Saturday, December 21, 2013

Yoga Book Reports: The Complete Guide to Yin Yoga by Bernie Clark


I've done and loved a lot of yin yoga (thanks Andrea!), but before reading The Complete Guide to Yin Yoga by Bernie Clark, I never really understood why yin is so important or how it benefits the body.  Perhaps my biggest misconception was the yin yoga was meant to be restorative.  Clark popped that balloon by page 2.  Yin is meant to stress ligaments, facia, and other tissue that yang practices (think the typical vinyasa class, ashtanga series, etc.) usually can't get at.

"Stress" is a big word to Clark.  He writes that all tissue, not just muscle, needs some amount of stress to grow strong.  The trick is that the stress one puts on ligaments, face and other yin-targeted tissue has to be even more careful than that placed on muscles in even the most deliberate practice.  One simply can't "go for it" to get deeper into a pose that targets a knee ligament and expect anything but disaster.  Type As need to lose their expectations.

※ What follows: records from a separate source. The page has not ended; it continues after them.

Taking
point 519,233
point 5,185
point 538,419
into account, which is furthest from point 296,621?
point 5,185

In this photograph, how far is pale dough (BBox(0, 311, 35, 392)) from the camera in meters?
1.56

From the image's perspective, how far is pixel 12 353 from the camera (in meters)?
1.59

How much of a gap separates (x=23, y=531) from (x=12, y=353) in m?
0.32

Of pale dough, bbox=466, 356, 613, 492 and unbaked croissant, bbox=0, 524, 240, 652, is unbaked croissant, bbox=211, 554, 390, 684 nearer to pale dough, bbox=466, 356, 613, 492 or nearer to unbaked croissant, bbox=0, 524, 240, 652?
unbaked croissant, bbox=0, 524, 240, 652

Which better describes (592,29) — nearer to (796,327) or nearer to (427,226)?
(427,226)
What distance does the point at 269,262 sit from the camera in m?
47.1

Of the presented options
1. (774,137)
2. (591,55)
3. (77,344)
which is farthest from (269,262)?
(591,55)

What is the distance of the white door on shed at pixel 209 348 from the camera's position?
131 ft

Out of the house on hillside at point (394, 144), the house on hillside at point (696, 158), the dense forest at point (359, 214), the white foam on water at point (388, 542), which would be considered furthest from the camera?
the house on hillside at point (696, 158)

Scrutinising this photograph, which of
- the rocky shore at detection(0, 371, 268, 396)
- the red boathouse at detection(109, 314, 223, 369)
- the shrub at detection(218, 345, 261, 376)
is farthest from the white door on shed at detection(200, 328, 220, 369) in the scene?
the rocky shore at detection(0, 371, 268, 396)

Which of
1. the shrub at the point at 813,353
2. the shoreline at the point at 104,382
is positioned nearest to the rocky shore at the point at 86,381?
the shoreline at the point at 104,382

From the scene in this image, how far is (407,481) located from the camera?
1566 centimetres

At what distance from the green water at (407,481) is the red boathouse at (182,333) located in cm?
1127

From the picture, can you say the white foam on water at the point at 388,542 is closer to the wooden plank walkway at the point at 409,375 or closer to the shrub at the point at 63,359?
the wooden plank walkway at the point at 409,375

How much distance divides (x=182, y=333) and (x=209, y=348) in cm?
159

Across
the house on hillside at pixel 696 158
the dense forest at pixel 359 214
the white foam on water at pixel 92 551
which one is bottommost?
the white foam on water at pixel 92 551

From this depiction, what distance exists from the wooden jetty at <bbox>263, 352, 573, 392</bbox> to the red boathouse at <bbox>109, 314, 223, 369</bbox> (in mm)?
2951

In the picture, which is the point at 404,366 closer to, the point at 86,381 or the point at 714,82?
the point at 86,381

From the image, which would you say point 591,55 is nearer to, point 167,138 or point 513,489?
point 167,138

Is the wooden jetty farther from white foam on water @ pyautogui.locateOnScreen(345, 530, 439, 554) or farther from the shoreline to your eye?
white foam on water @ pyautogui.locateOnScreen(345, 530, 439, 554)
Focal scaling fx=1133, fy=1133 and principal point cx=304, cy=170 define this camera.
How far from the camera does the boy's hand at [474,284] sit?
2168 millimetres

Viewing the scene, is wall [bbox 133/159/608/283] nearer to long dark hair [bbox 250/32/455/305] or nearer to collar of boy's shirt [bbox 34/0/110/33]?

As I have made the space in my life to reintegrate yin yoga into my practice, I've reflected on the relationship between restorative and yin.  One can certainly do a yin class as restorative yoga, or one can pursue the gentle stress that Clark describes as the heart of yin.  However, given the sensitivity of the tissue yin stresses, the relationship can't be either/or.  One has to take a relaxed, inquisitive, careful approach, and Clark himself subscribes to the "if it feels good, you're doing it right" motto.

Either way, highly recommended read.